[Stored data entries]
*** Block opens ***

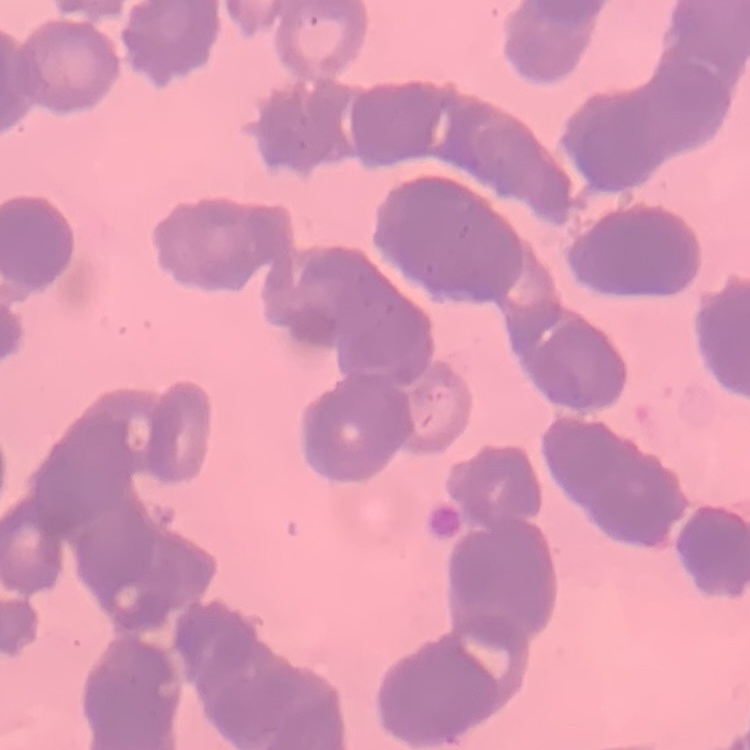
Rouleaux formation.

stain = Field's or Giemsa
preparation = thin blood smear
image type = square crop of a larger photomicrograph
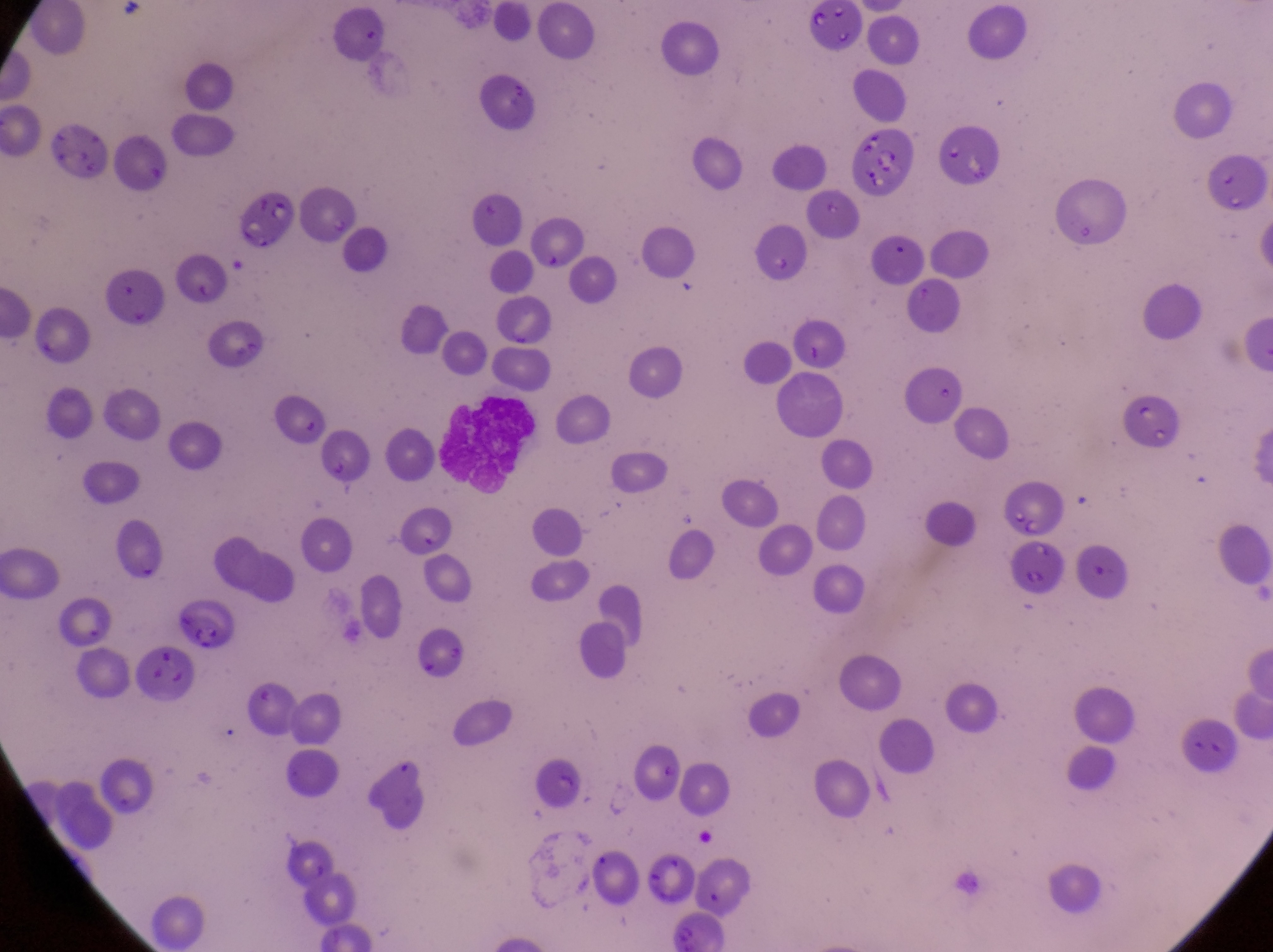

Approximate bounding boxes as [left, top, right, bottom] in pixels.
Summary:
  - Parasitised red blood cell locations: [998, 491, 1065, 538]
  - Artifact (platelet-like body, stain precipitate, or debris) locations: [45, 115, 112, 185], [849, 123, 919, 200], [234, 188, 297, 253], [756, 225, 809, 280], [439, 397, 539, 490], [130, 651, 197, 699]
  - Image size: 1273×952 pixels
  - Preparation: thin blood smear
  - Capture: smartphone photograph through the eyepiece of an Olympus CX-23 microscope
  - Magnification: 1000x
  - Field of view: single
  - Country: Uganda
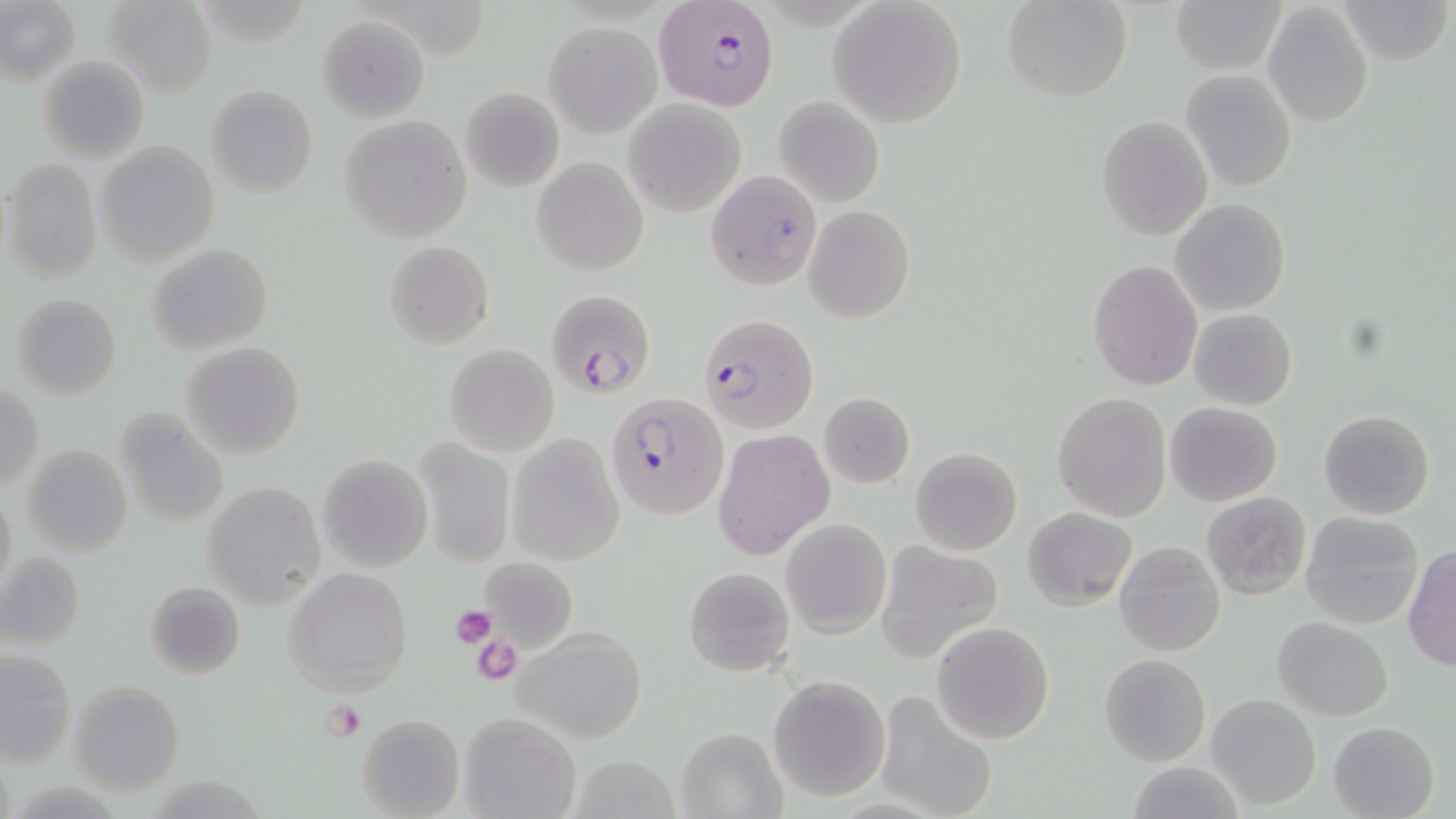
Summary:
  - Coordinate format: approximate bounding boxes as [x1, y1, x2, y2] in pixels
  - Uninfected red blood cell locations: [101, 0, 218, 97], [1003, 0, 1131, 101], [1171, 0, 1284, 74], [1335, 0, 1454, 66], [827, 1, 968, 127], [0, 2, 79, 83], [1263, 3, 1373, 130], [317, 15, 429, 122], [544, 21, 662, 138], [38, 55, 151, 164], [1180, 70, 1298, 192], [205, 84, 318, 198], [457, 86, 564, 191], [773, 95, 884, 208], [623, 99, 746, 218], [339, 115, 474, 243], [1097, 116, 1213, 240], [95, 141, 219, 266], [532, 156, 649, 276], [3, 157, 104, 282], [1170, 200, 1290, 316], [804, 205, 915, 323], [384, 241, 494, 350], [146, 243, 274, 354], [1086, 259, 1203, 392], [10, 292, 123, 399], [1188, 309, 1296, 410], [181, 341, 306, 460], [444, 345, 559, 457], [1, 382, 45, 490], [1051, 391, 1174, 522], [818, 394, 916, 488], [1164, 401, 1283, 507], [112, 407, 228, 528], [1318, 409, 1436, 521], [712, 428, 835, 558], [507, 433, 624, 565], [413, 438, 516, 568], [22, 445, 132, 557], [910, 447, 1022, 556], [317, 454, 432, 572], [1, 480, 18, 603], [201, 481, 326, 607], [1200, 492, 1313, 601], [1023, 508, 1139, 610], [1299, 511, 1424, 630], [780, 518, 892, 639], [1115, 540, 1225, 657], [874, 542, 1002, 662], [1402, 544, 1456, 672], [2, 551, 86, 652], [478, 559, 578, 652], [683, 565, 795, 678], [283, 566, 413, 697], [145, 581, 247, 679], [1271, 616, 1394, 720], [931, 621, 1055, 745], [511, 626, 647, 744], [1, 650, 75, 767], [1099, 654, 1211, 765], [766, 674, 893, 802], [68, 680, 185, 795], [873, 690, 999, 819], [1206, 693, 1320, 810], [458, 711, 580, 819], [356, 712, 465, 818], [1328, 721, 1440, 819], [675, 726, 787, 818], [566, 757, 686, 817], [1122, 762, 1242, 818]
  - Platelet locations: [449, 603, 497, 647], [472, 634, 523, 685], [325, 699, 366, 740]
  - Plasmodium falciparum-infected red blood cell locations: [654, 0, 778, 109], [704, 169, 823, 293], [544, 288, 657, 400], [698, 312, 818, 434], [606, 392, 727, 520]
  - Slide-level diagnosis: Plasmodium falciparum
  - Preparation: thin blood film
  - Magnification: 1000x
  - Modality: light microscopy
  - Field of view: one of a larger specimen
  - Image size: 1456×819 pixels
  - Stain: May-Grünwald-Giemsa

*** Block closes ***

▶ **TASK DIRECTIONS**: Any picture found in the data is to be skipped while the rest is copied exactly.

▶ **YOUR SOLUTION**:
Rouleaux formation.

stain = Field's or Giemsa
preparation = thin blood smear
image type = square crop of a larger photomicrograph

Approximate bounding boxes as [left, top, right, bottom] in pixels.
Summary:
  - Parasitised red blood cell locations: [998, 491, 1065, 538]
  - Artifact (platelet-like body, stain precipitate, or debris) locations: [45, 115, 112, 185], [849, 123, 919, 200], [234, 188, 297, 253], [756, 225, 809, 280], [439, 397, 539, 490], [130, 651, 197, 699]
  - Image size: 1273×952 pixels
  - Preparation: thin blood smear
  - Capture: smartphone photograph through the eyepiece of an Olympus CX-23 microscope
  - Magnification: 1000x
  - Field of view: single
  - Country: Uganda
Summary:
  - Coordinate format: approximate bounding boxes as [x1, y1, x2, y2] in pixels
  - Uninfected red blood cell locations: [101, 0, 218, 97], [1003, 0, 1131, 101], [1171, 0, 1284, 74], [1335, 0, 1454, 66], [827, 1, 968, 127], [0, 2, 79, 83], [1263, 3, 1373, 130], [317, 15, 429, 122], [544, 21, 662, 138], [38, 55, 151, 164], [1180, 70, 1298, 192], [205, 84, 318, 198], [457, 86, 564, 191], [773, 95, 884, 208], [623, 99, 746, 218], [339, 115, 474, 243], [1097, 116, 1213, 240], [95, 141, 219, 266], [532, 156, 649, 276], [3, 157, 104, 282], [1170, 200, 1290, 316], [804, 205, 915, 323], [384, 241, 494, 350], [146, 243, 274, 354], [1086, 259, 1203, 392], [10, 292, 123, 399], [1188, 309, 1296, 410], [181, 341, 306, 460], [444, 345, 559, 457], [1, 382, 45, 490], [1051, 391, 1174, 522], [818, 394, 916, 488], [1164, 401, 1283, 507], [112, 407, 228, 528], [1318, 409, 1436, 521], [712, 428, 835, 558], [507, 433, 624, 565], [413, 438, 516, 568], [22, 445, 132, 557], [910, 447, 1022, 556], [317, 454, 432, 572], [1, 480, 18, 603], [201, 481, 326, 607], [1200, 492, 1313, 601], [1023, 508, 1139, 610], [1299, 511, 1424, 630], [780, 518, 892, 639], [1115, 540, 1225, 657], [874, 542, 1002, 662], [1402, 544, 1456, 672], [2, 551, 86, 652], [478, 559, 578, 652], [683, 565, 795, 678], [283, 566, 413, 697], [145, 581, 247, 679], [1271, 616, 1394, 720], [931, 621, 1055, 745], [511, 626, 647, 744], [1, 650, 75, 767], [1099, 654, 1211, 765], [766, 674, 893, 802], [68, 680, 185, 795], [873, 690, 999, 819], [1206, 693, 1320, 810], [458, 711, 580, 819], [356, 712, 465, 818], [1328, 721, 1440, 819], [675, 726, 787, 818], [566, 757, 686, 817], [1122, 762, 1242, 818]
  - Platelet locations: [449, 603, 497, 647], [472, 634, 523, 685], [325, 699, 366, 740]
  - Plasmodium falciparum-infected red blood cell locations: [654, 0, 778, 109], [704, 169, 823, 293], [544, 288, 657, 400], [698, 312, 818, 434], [606, 392, 727, 520]
  - Slide-level diagnosis: Plasmodium falciparum
  - Preparation: thin blood film
  - Magnification: 1000x
  - Modality: light microscopy
  - Field of view: one of a larger specimen
  - Image size: 1456×819 pixels
  - Stain: May-Grünwald-Giemsa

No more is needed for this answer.